You look forward, the tarmac steams with its stored heat, you can’t see ten yards in front of you, and as you stare into the darkness and try to make something out, a shimmering cloud of light materializes and grows bigger and bigger.

“Gas station,” says Leo.

“Another two hundred yards,” says Darian.

A car comes toward you, the high beams full on and dazzling, so that for several seconds Leo is driving blind. The car whooshes past you.

“What an asshole!”

Leo curses at length and pulls in at the gas station, which looks a lot like a carnival. People are dancing in the rain, someone has set up a grill under an awning and is turning sausages. Four gaily painted VW buses stand in a row, their side doors are open in spite of the rain. You can hear the music from inside. Teens cross the access road in front of you, holding a plastic sheet over their heads and looking like a walking tent. There are also tired faces staring out of the parked cars as if the rain was holding them prisoner. A dog barks at a puddle, then a flash of lightning splits the sky, thunder crashes and for a few seconds the rain is silent, then its rattle drowns every other sound again.

Leo drives at a walking pace. The restaurant and the gas station drift past like the languid longing of a hippie who’s dreaming of the sixties. The smokers under the awning retreat simultaneously when a gust of wind blows the rain in their direction. Everything here looks like a movie set that’ll soon be pulled down. The flickering neon light above the entrance to the restaurant makes you particularly nervous. You are tense, your left thumb is twitching. You tell yourself it’s the weather and keep a lookout for the Range Rover. The parking lot behind the restaurant is overflowing too. Leo notices that they’re already close to the exit.

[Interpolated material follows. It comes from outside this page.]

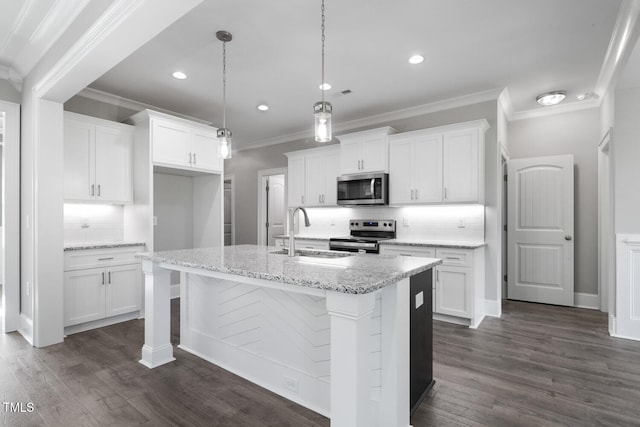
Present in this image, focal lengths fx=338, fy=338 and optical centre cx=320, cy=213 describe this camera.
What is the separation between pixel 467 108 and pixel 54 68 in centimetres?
425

“We’ve driven past them,” says Darian.

Leo brakes, looks in the rearview mirror, and turns. No one shouts at Darian, it’s not his fault. The GPS program works on a delay. They must be somewhere. Darian’s arm darts forward.

“There they are!”

You also spot the car well hidden in the shadow of a trailer opposite the restaurant, it’s no wonder you all failed to see it. Leo swings out and brakes right in front of the Range Rover. No more chance of escape. It’s over.

Nothing is happening in the car in front of you. The tinted windows are dull and dead. You expect the doors to fly open and the girls to come pouring out. That’s what you wish would happen.

What are they waiting for?

“I don’t see anything,” says Leo and turns off the engine.

Apart from the rain and swish of the windshield wipers the only sound is your breathing and the whir of the notebook, then there’s a soft click and the whir falls silent because Darian has shut it.

“Stay in the car,” says Ragnar.

You don’t think of leaving him alone, and get out too.

“For an old man you’re amazingly quick,” says Ragnar.

“Who are you calling an old man?”

The rain spits in your faces, both of you are pumped with adrenaline.

“I’ll sort this one out,” says Ragnar, pulling his weapon.

You look over at the restaurant. No one pays you any attention. Ragnar walks up to the Range Rover and stops by the driver’s door. He taps on the window and waits. You’re ready for anything. You think. You really think you are.